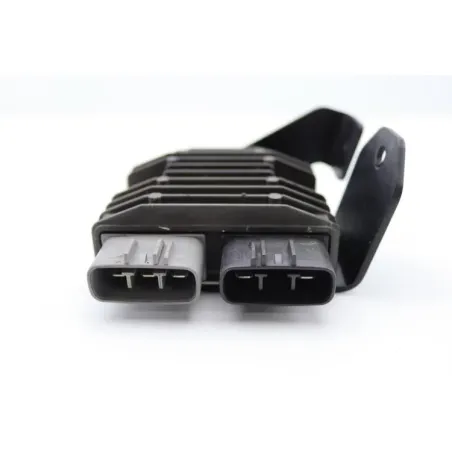 Regulateur charge batterie TRIUMPH STREET TRIPLE 675 R 2007 - 2011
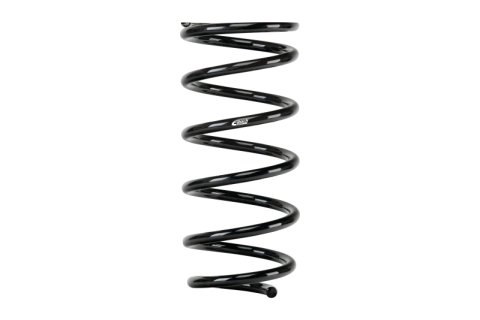 Eibach 01-07 Toyota Sequoia 2WD Replacement Rear Spring - Single
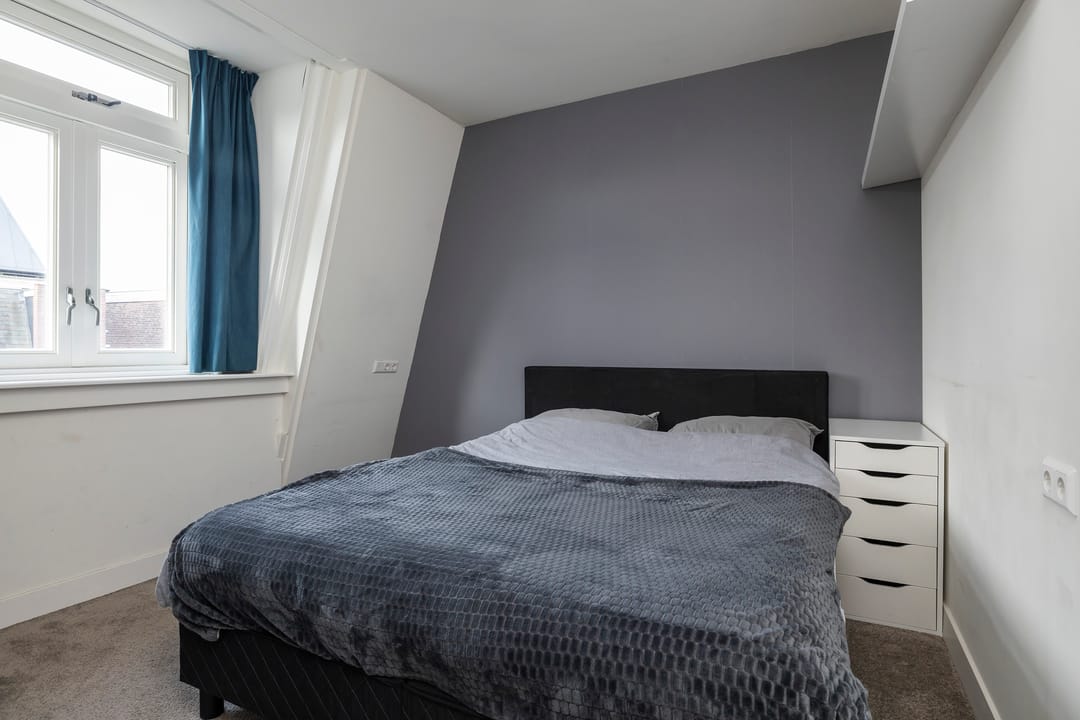 Foto 38 van Hendrik van Viandenstraat 32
● ● ● ● ●
In the reply, every line of the material above is to be reproduced verbatim, and the images are to be left out.

 Regulateur charge batterie TRIUMPH STREET TRIPLE 675 R 2007 - 2011
 Eibach 01-07 Toyota Sequoia 2WD Replacement Rear Spring - Single
 Foto 38 van Hendrik van Viandenstraat 32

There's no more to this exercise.